Description
This Pastina with Egg recipe is the epitome of Italian comfort food. A simple, yet hearty dish that combines the soft, tiny pastina pasta with the richness of eggs, seasoned with cheese and butter for a creamy texture. It’s perfect for a quick meal that comforts the soul.
Ingredients
Scale
- 1 cup pastina pasta
- 2 large eggs, beaten
- 2 tablespoons unsalted butter
- 1/4 cup grated Parmesan cheese
- Salt and freshly ground pepper, to taste
- 4 cups water or chicken broth
Instructions
- In a medium saucepan, bring water or broth to a boil. Add pastina and cook until al dente, about 5 minutes.
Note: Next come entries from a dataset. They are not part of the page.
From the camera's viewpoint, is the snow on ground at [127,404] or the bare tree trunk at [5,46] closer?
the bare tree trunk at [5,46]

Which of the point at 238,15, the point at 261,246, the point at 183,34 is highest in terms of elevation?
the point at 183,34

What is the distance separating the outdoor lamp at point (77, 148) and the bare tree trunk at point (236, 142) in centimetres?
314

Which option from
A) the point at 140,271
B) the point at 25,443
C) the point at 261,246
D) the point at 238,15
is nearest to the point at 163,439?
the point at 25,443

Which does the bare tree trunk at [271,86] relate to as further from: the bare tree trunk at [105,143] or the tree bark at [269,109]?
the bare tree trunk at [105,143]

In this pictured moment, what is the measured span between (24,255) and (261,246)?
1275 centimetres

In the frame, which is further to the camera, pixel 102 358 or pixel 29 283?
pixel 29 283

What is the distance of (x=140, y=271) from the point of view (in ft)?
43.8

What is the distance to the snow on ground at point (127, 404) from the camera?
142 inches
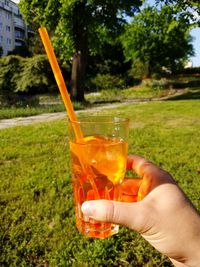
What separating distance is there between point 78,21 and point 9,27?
2933 inches

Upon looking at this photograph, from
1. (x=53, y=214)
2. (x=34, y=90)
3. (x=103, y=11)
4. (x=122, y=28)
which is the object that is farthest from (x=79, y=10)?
(x=53, y=214)

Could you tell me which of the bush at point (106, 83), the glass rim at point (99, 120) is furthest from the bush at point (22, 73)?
the glass rim at point (99, 120)

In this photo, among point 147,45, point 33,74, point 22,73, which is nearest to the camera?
point 33,74

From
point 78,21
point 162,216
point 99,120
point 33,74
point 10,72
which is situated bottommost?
point 162,216

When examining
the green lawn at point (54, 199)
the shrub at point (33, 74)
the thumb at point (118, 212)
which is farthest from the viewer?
the shrub at point (33, 74)

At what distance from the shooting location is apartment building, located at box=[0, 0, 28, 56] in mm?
83312

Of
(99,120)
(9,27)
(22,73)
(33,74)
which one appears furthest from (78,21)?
(9,27)

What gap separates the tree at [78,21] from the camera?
56.3 feet

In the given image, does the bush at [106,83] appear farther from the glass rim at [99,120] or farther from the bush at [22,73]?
the glass rim at [99,120]

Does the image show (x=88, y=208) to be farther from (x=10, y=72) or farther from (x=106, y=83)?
(x=106, y=83)

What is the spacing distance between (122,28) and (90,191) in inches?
739

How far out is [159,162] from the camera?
19.5 feet

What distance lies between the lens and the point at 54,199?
4512 mm

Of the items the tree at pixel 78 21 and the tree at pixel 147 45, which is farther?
the tree at pixel 147 45
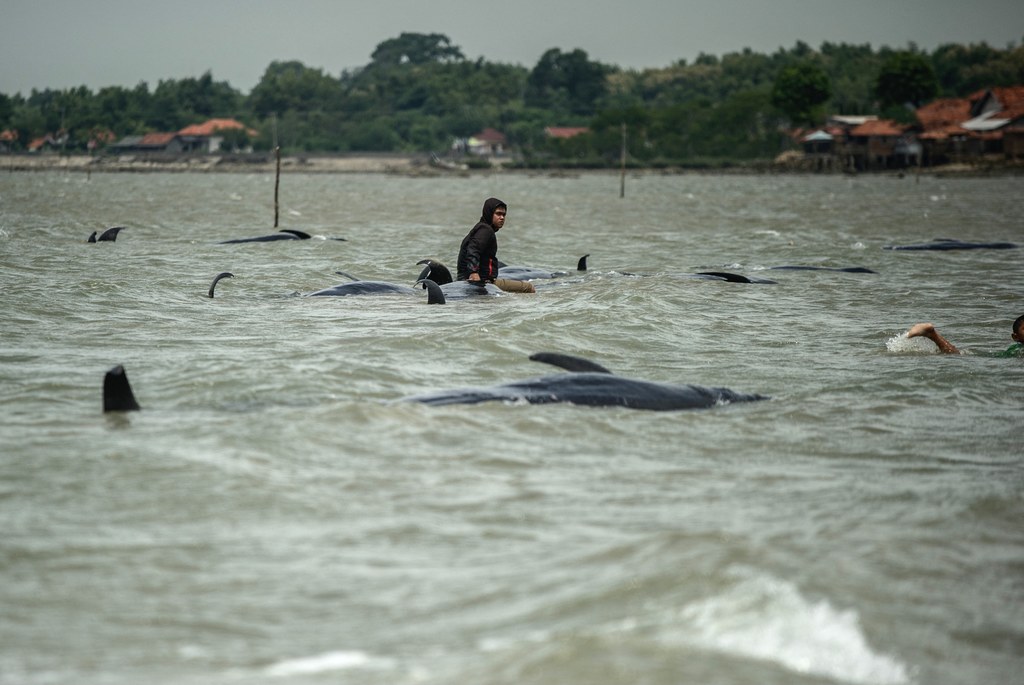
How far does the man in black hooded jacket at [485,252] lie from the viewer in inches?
627

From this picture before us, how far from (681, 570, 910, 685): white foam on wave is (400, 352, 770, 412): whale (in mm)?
3783

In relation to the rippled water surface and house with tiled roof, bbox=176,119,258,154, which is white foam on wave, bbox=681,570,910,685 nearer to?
the rippled water surface

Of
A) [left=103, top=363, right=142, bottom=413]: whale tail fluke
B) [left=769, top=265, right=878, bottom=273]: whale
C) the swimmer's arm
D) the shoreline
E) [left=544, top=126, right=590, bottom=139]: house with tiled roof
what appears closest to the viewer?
[left=103, top=363, right=142, bottom=413]: whale tail fluke

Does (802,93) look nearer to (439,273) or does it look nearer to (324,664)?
(439,273)

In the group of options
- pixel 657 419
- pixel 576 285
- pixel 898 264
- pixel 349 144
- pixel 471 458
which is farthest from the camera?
pixel 349 144

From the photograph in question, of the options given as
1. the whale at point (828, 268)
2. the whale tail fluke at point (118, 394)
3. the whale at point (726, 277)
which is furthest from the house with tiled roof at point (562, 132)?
the whale tail fluke at point (118, 394)

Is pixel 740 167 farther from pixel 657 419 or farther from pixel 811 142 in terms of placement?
pixel 657 419

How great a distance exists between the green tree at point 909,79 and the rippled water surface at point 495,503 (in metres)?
124

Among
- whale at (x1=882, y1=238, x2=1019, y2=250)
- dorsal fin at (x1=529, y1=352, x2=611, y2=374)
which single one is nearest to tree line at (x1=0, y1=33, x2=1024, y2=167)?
whale at (x1=882, y1=238, x2=1019, y2=250)

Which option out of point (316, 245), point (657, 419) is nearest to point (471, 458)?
point (657, 419)

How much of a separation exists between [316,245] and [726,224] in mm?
17430

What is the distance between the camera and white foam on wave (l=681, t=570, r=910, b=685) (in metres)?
4.75

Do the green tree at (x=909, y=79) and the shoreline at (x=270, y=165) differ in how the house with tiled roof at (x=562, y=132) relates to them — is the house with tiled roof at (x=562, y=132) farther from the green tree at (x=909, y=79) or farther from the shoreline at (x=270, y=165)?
the green tree at (x=909, y=79)

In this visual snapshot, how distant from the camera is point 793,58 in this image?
195 meters
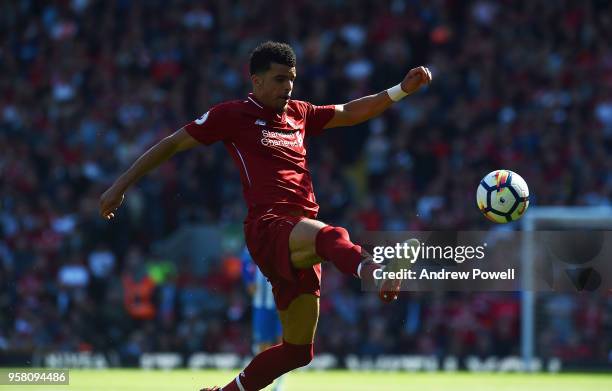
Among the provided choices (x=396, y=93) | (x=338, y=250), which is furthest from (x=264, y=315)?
(x=338, y=250)

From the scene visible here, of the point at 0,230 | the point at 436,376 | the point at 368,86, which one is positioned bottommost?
the point at 436,376

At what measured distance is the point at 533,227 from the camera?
17.1 metres

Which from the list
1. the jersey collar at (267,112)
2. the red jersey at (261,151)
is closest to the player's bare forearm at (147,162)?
the red jersey at (261,151)

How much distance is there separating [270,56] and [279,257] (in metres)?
1.28

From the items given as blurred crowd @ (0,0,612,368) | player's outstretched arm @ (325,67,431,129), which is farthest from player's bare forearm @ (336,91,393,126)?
blurred crowd @ (0,0,612,368)

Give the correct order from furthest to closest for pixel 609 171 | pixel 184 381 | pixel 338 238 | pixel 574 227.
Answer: pixel 609 171
pixel 574 227
pixel 184 381
pixel 338 238

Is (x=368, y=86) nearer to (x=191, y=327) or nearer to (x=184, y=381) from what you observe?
(x=191, y=327)

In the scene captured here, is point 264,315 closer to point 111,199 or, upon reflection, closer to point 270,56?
point 111,199

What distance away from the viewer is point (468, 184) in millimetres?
18500

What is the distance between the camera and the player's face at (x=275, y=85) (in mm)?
7902

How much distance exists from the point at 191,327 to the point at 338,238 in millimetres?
11027

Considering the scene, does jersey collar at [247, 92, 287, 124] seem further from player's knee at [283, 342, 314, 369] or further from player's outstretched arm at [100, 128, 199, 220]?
player's knee at [283, 342, 314, 369]

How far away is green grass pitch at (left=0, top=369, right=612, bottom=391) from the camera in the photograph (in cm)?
1291

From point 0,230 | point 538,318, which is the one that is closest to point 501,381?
point 538,318
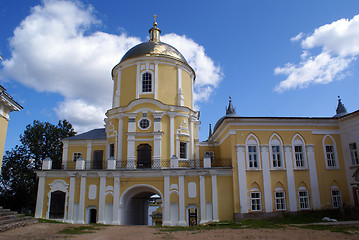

- Reduce heat to low and stir in the beaten eggs, whisking until the mixture thickens.
- Remove from heat and stir in butter and Parmesan cheese until melted and evenly distributed. Season with salt and pepper.
- Serve warm, garnished with more Parmesan if desired.
Notes
- For a creamier texture, you can add a splash of milk or cream with the eggs.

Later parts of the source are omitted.